Emancipation by military enlistment
Minors can become emancipated by enlisting in the United States Armed Forces. Since military policies currently require enlistees to have a high school diploma or GED, most young people are at least 17 or 18 before they become emancipated through enlistment.

A few states and territories (like Louisiana and Puerto Rico) allow a fourth form of limited emancipation that requires only parental consent, not the court's permission.


What are some procedures for emancipation?
Minors who are seeking emancipation through a court order must follow the petitioning procedures that are set out by their state's law. Though the process varies from state to state, here's what the court procedure for filing an emancipation petition typically looks like.

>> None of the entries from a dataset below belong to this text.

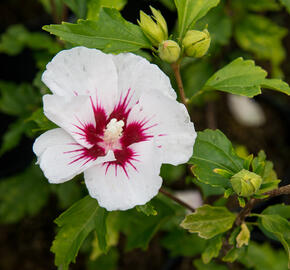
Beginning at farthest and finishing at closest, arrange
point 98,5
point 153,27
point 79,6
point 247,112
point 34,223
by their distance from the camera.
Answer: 1. point 247,112
2. point 34,223
3. point 79,6
4. point 98,5
5. point 153,27

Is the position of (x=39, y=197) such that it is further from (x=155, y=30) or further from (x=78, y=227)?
(x=155, y=30)

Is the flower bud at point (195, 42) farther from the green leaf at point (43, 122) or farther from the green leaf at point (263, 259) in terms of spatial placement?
the green leaf at point (263, 259)

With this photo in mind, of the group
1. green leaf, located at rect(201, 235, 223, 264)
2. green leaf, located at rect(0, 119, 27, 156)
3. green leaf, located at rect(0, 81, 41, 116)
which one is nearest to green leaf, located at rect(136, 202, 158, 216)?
green leaf, located at rect(201, 235, 223, 264)

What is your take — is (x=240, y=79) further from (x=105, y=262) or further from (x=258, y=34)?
(x=105, y=262)

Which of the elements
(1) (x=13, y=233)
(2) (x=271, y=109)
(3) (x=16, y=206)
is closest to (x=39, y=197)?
(3) (x=16, y=206)

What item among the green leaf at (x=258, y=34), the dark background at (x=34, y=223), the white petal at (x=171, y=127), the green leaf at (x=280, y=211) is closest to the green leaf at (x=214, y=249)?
the green leaf at (x=280, y=211)

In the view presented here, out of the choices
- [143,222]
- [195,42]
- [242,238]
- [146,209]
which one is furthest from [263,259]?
[195,42]
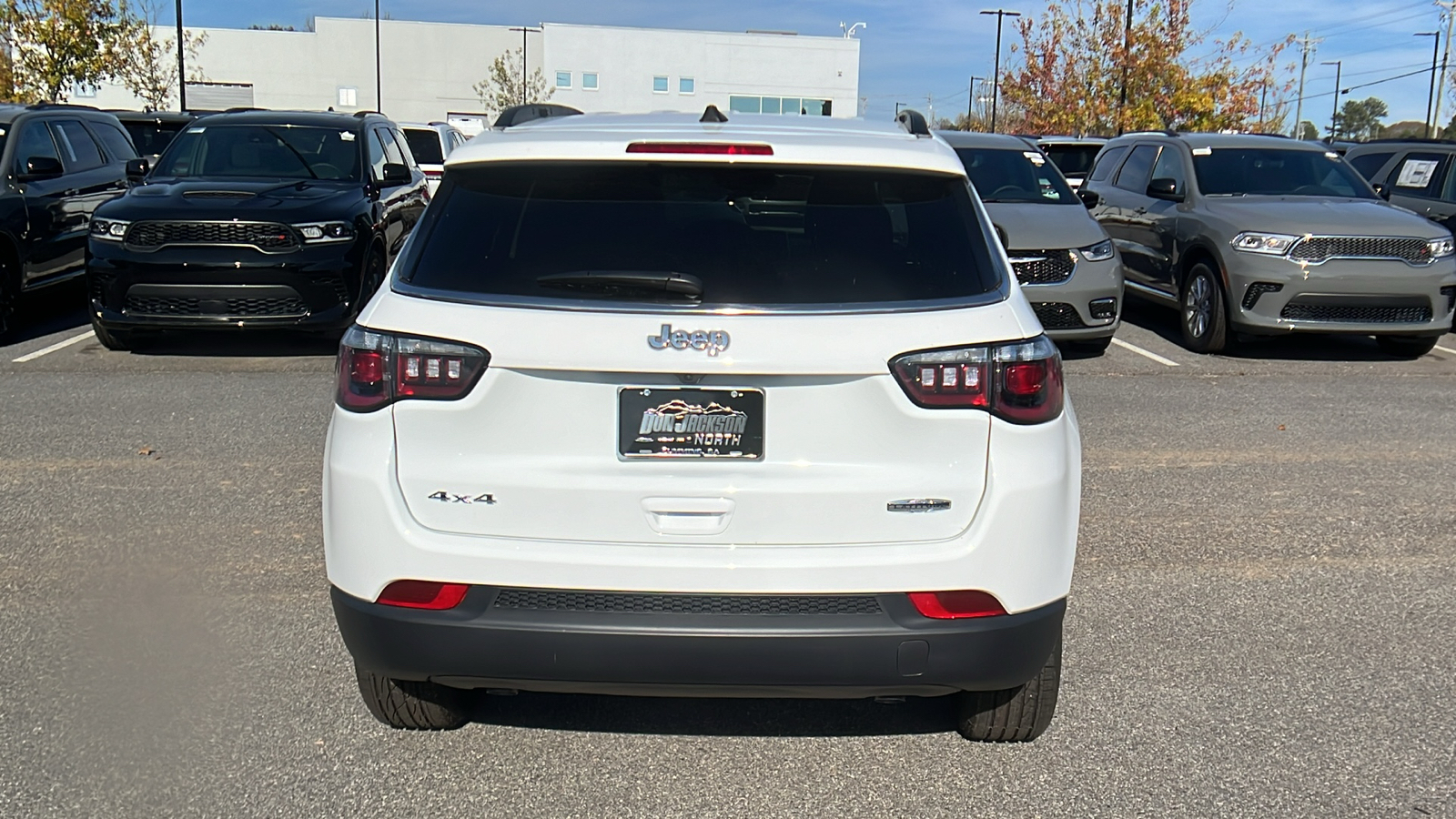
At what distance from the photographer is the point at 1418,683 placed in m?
4.18

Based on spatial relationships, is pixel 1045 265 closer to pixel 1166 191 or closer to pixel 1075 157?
pixel 1166 191

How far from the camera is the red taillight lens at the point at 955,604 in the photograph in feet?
9.95

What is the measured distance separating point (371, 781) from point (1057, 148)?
55.3 feet

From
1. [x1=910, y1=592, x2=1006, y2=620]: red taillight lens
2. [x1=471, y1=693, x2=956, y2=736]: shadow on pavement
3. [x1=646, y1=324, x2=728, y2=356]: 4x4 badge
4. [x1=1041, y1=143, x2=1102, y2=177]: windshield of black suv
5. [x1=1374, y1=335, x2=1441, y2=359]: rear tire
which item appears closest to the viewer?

1.    Petition: The emancipation petition must be filed by the minor (or by an attorney on the minor's behalf). Usually, the petition includes an explanation of why the minor is seeking emancipation, information about the minor's current living situation, and evidence that the minor is (or soon will be) financially self-sufficient.
2.    Notification of parents: In most states, minors must notify their parents or legal guardians that a petition for emancipation has been filed -- or explain to the court why they do not want to do so.
3.    Hearing: In most cases, the court schedules a hearing where the judge asks questions and hears evidence to decide whether emancipation is in the minor's best interest.
4.    Declaration of emancipation: If the court decides that emancipation should be ordered, it will issue a Declaration of Emancipation. The newly emancipated minor should keep copies of the declaration and give them to schools, doctors, landlords, and anyone else that would normally require parental consent before dealing with a minor.


Are there any alternatives to emancipation?
Other avenues to explore include:
·      Getting help from government or private agencies
·      Getting counseling for yourself or your family
·      Using a mediator to discuss and resolve differences with your parents
·      Living with another responsible adult
·      Living on your own with the informal consent of your parents.